Task requirements:
Copy the nine rows below word for word, leaving out the pictures and keeping only the text that follows each one.

Input for this task:
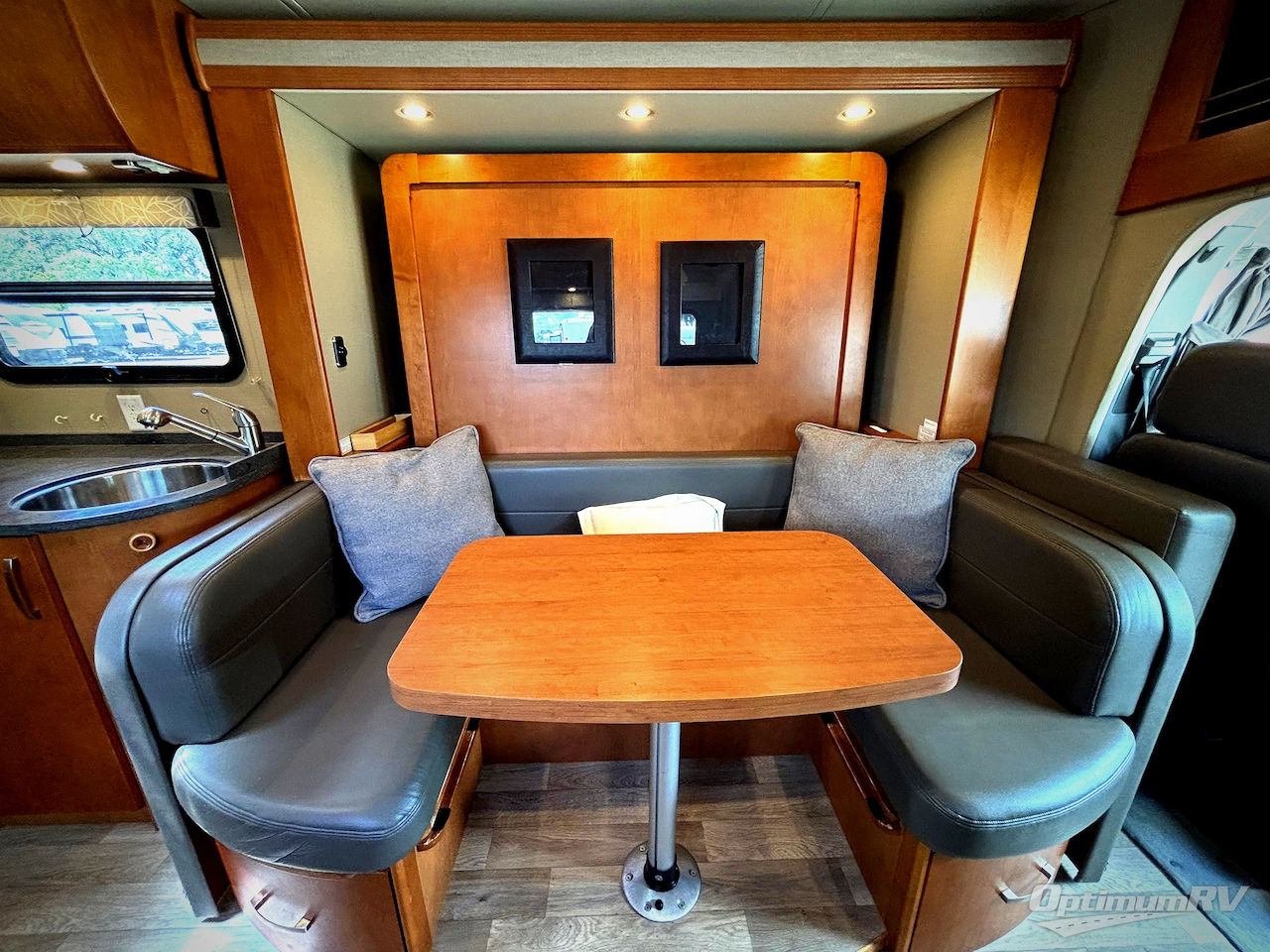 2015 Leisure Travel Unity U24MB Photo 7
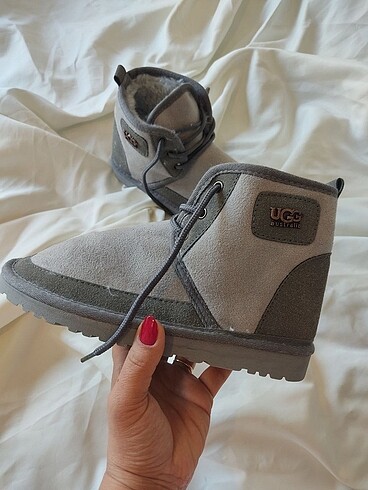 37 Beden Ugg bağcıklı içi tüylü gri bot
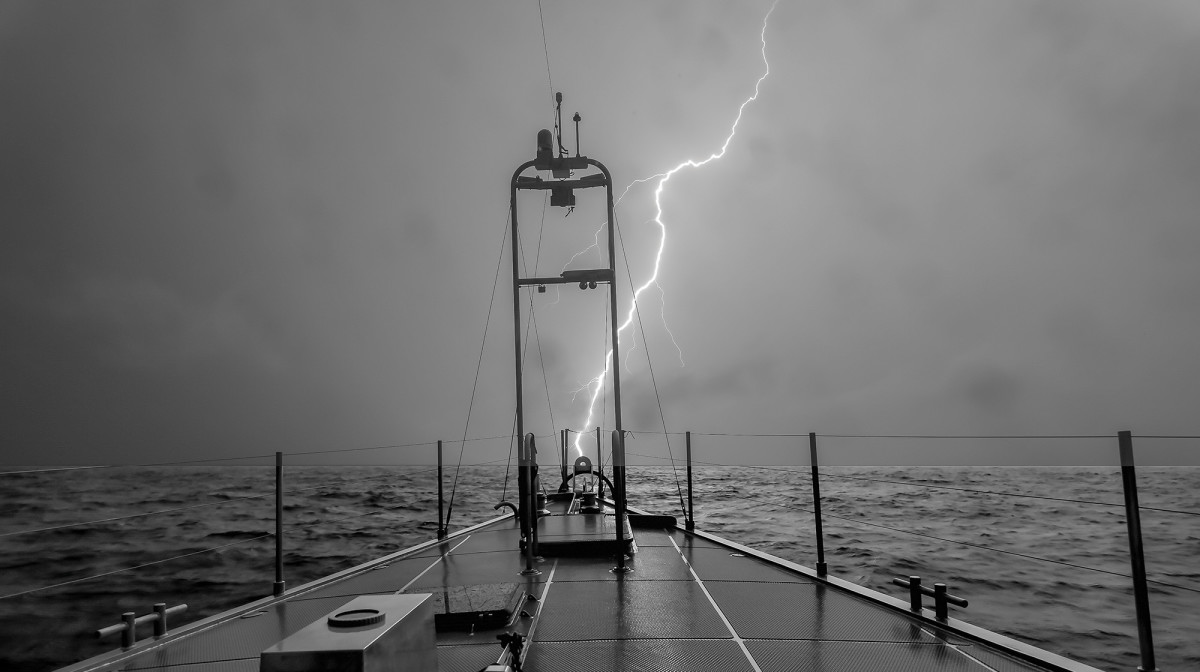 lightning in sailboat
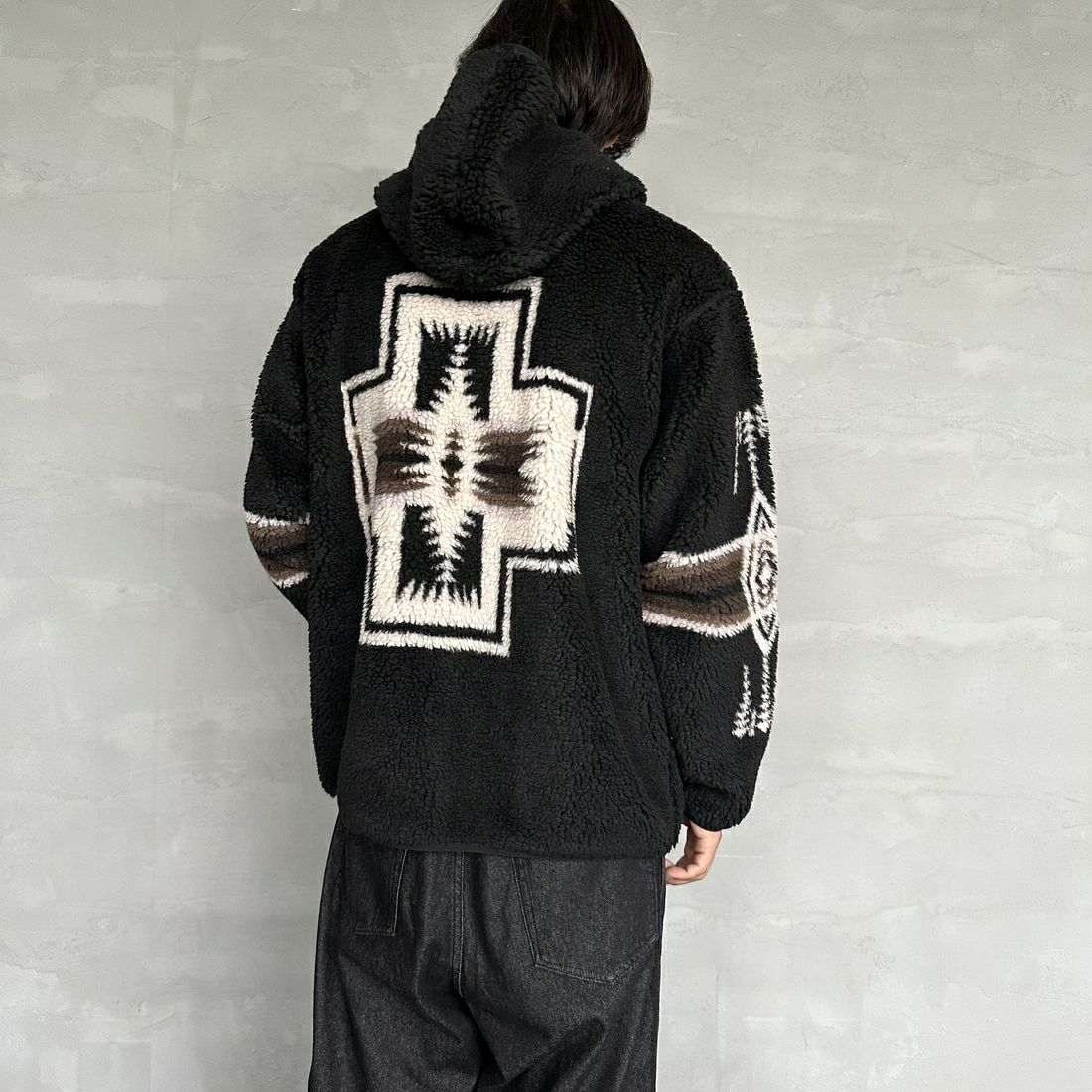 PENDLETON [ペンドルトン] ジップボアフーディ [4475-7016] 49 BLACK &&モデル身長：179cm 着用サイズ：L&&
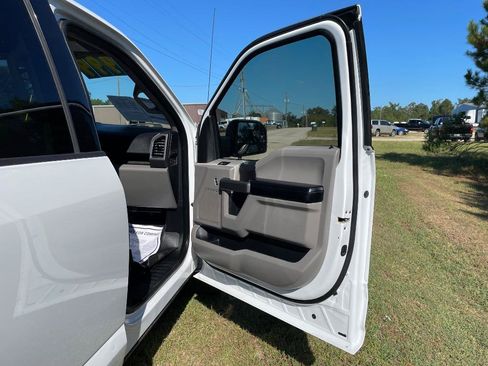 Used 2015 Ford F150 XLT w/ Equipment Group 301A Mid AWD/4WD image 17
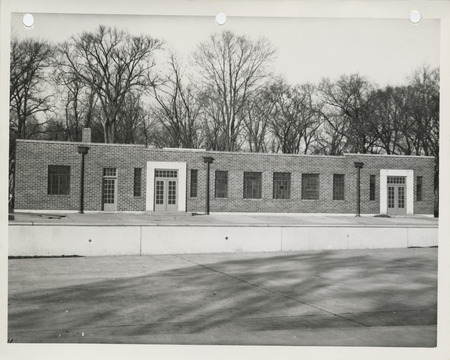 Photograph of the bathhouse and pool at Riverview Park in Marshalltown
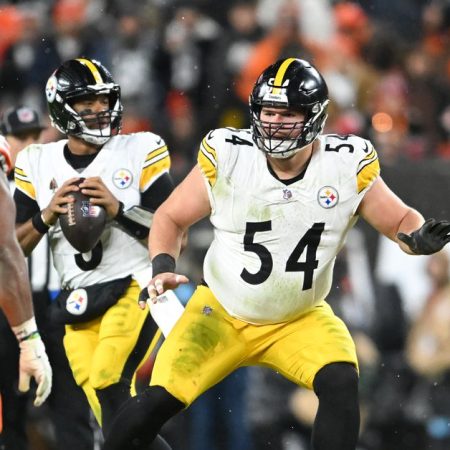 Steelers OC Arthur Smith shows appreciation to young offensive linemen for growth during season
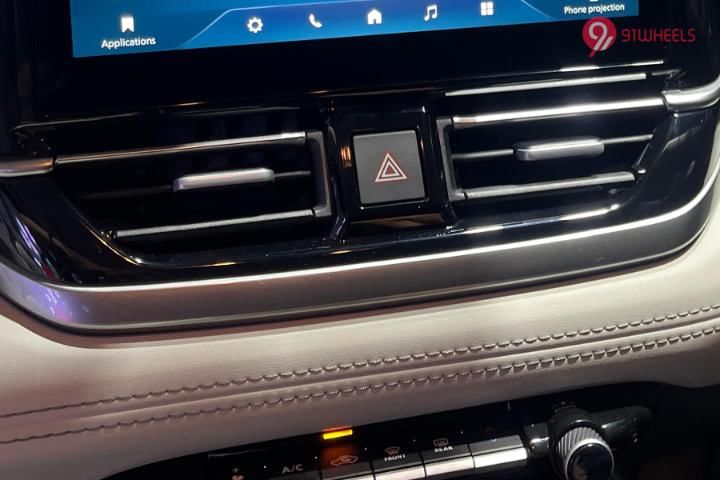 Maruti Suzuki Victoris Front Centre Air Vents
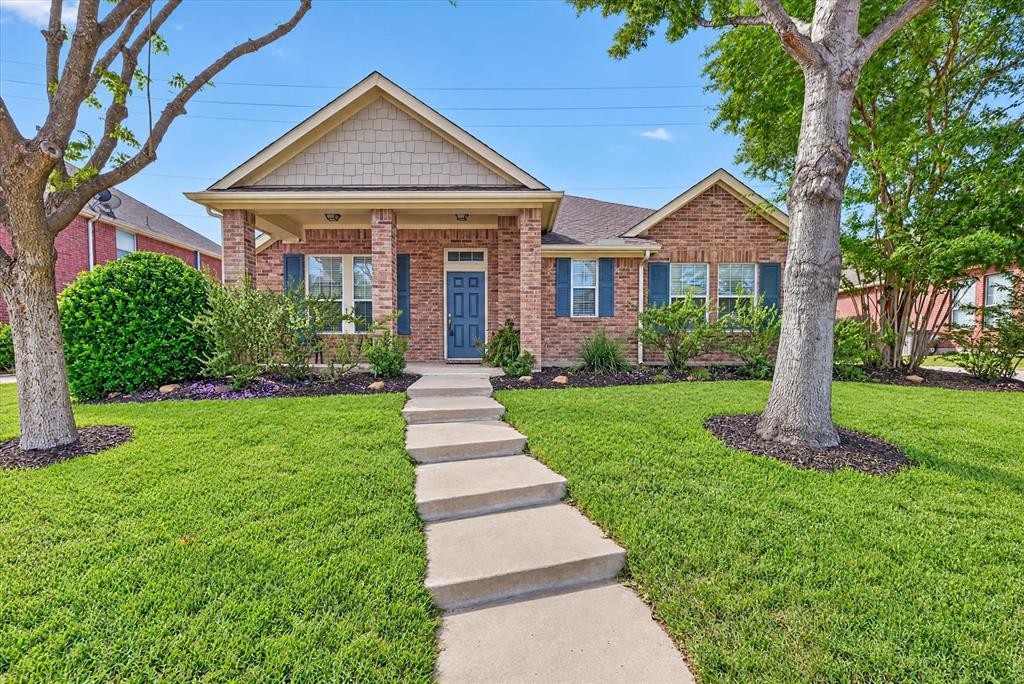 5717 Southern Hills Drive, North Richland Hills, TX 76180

Response to this task:
 2015 Leisure Travel Unity U24MB Photo 7
 37 Beden Ugg bağcıklı içi tüylü gri bot
 lightning in sailboat
 PENDLETON [ペンドルトン] ジップボアフーディ [4475-7016] 49 BLACK &&モデル身長：179cm 着用サイズ：L&&
 Used 2015 Ford F150 XLT w/ Equipment Group 301A Mid AWD/4WD image 17
 Photograph of the bathhouse and pool at Riverview Park in Marshalltown
 Steelers OC Arthur Smith shows appreciation to young offensive linemen for growth during season
 Maruti Suzuki Victoris Front Centre Air Vents
 5717 Southern Hills Drive, North Richland Hills, TX 76180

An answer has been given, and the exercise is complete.